### Task objective:
Return the passage of the soy foods text starting with "Soy foods contain" and going on through "actually reduce it.", copied word for word.

** Document text follows **

Whole soy foods – such as tofu, tempeh, soy milk, soy nuts, and edamame – are rich in protein, B vitamins, fiber, potassium, and magnesium. In addition to being excellent nutritional choices, especially as alternatives to red meat, there is evidence that whole soy products help protect against some cancers and have benefits for heart health. While there has been controversy about soy foods and women’s health, I don’t find any reason for most women to avoid them. I do advise getting your soy in food, not from soy supplements or processed products.
Soy foods contain isoflavones, which are phytoestrogens, meaning they are derived from plants and can act like estrogen in the body. That led to some confusion about the effect of dietary soy in girls and women, especially after some studies in mice showed an increase in breast cancer associated with high doses of isoflavones. Fortunately, a 2011 study debunked that by showing how differently mice and humans metabolize isoflavones. Isoflavones have not been shown to increase the risk of breast cancer in humans, and may actually reduce it.
Given how common soy foods are in Asian diets, it would stand to reason that any association between isoflavones and an increased incidence of breast cancer would be evident in Asian women. In fact, the opposite appears to be true. The Shanghai Women’s Health Study – a large-scale, long-term study in which Vanderbilt University, the National Cancer Institute, and the Shanghai Cancer Institute followed more than 70,000 Chinese women to monitor their health risks – found that women who ate the most soy had a 59% lower risk of breast cancer before menopause than those who ate the least. The risk was even lower in those who had eaten soy regularly during their youth. (There was no difference in breast cancer risk in post-menopausal women.)
Another study, this one of more than 50,000 North American women, showed no association between soy products and breast cancer. It did, however, find an increased risk of breast cancer in women who reported drinking cow’s milk. A 2023 European review of multiple studies found a strong association between consuming commercial cow’s milk and developing estrogen receptor-α-positive breast cancer.

** End of Document text **
** Available data follows **

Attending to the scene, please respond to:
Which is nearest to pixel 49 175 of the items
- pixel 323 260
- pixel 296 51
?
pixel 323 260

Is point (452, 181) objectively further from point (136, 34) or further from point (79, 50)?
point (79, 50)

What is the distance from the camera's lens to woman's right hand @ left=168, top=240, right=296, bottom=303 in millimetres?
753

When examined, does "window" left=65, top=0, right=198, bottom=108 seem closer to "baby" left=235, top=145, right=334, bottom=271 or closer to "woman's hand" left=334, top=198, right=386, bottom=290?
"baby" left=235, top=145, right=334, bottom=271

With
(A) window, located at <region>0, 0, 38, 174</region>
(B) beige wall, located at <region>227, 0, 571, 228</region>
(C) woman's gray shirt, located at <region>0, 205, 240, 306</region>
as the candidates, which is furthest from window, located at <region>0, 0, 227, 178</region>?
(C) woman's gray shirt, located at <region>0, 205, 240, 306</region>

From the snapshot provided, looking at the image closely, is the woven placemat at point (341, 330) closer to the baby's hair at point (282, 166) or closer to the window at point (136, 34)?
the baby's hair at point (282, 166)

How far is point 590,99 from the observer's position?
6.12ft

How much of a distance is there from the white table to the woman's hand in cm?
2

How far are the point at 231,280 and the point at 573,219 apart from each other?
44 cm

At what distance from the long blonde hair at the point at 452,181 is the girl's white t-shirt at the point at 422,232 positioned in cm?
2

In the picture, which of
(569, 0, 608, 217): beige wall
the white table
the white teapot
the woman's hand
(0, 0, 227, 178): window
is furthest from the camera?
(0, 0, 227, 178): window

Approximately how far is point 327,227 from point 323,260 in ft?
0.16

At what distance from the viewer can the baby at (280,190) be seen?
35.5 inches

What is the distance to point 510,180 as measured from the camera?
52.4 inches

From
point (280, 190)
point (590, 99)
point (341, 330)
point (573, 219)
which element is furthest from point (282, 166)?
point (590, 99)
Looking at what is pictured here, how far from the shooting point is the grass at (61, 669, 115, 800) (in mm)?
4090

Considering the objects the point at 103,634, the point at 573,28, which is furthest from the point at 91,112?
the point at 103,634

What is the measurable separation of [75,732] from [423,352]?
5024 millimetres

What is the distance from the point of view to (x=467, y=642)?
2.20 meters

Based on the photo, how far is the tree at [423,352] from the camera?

** End of Available data **

### Exercise result:
Soy foods contain isoflavones, which are phytoestrogens, meaning they are derived from plants and can act like estrogen in the body. That led to some confusion about the effect of dietary soy in girls and women, especially after some studies in mice showed an increase in breast cancer associated with high doses of isoflavones. Fortunately, a 2011 study debunked that by showing how differently mice and humans metabolize isoflavones. Isoflavones have not been shown to increase the risk of breast cancer in humans, and may actually reduce it.